:: Reading passage
Ana Walshe, a real estate agent who immigrated from Serbia, was last seen early Jan. 1, 2023, after a New Year’s Eve dinner at the couple’s home.
Two days after he was found guilty of first degree murder, Walshe will be back in court to hear his sentence. That charge carries a mandatory sentence of life in state prison without parole.
During the trial, prosecutors leaned heavily on digital evidence found on devices connected to Brian Walshe, including online searches such as “dismemberment and best ways to dispose of a body,” “how long before a body starts to smell” and “hacksaw best tool to dismember.”
Investigators also found searches on a laptop that included “how long for someone missing to inherit,” “how long missing to be dead,” and “can you throw away body parts,” prosecutors told the jury.
Surveillance video also showed a man resembling Walshe throwing what appeared to be heavy trash bags into a dumpster not far from the couple’s home. A subsequent search of a trash processing facility near his mother’s home uncovered bags containing a hatchet, hammer, sheers, hacksaw, towels and a protective Tyvek suit, cleaning agents, a Prada purse, boots like the ones Ana Walshe was last seen wearing and a COVID-19 vaccination card with her name.
::::
:: Dataset extract
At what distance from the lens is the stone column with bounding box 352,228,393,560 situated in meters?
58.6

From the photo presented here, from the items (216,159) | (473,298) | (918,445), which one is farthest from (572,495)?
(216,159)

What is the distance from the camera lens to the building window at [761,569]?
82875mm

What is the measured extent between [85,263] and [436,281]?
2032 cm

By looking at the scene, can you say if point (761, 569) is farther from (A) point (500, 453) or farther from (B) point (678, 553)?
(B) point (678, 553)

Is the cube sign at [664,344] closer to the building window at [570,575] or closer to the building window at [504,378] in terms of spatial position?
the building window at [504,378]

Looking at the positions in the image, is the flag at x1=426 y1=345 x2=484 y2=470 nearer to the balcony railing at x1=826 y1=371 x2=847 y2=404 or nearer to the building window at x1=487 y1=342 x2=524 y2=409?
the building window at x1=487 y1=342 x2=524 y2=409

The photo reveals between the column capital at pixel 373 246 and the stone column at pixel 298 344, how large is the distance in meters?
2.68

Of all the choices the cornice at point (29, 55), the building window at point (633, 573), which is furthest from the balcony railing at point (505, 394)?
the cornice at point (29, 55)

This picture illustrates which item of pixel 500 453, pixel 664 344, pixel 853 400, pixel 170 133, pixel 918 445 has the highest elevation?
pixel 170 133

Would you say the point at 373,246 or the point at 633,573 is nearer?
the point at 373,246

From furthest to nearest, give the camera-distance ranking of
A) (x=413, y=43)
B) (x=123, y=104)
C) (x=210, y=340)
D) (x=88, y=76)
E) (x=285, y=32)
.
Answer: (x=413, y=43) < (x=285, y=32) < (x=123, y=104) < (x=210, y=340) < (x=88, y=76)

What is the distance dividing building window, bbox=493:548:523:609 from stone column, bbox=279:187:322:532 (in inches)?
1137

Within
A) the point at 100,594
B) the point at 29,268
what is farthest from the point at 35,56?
::::
**Task to complete:** According to the passage on the Walshe murder trial, what mandatory sentence does a first degree murder conviction carry?

**Output:** Life in state prison without parole.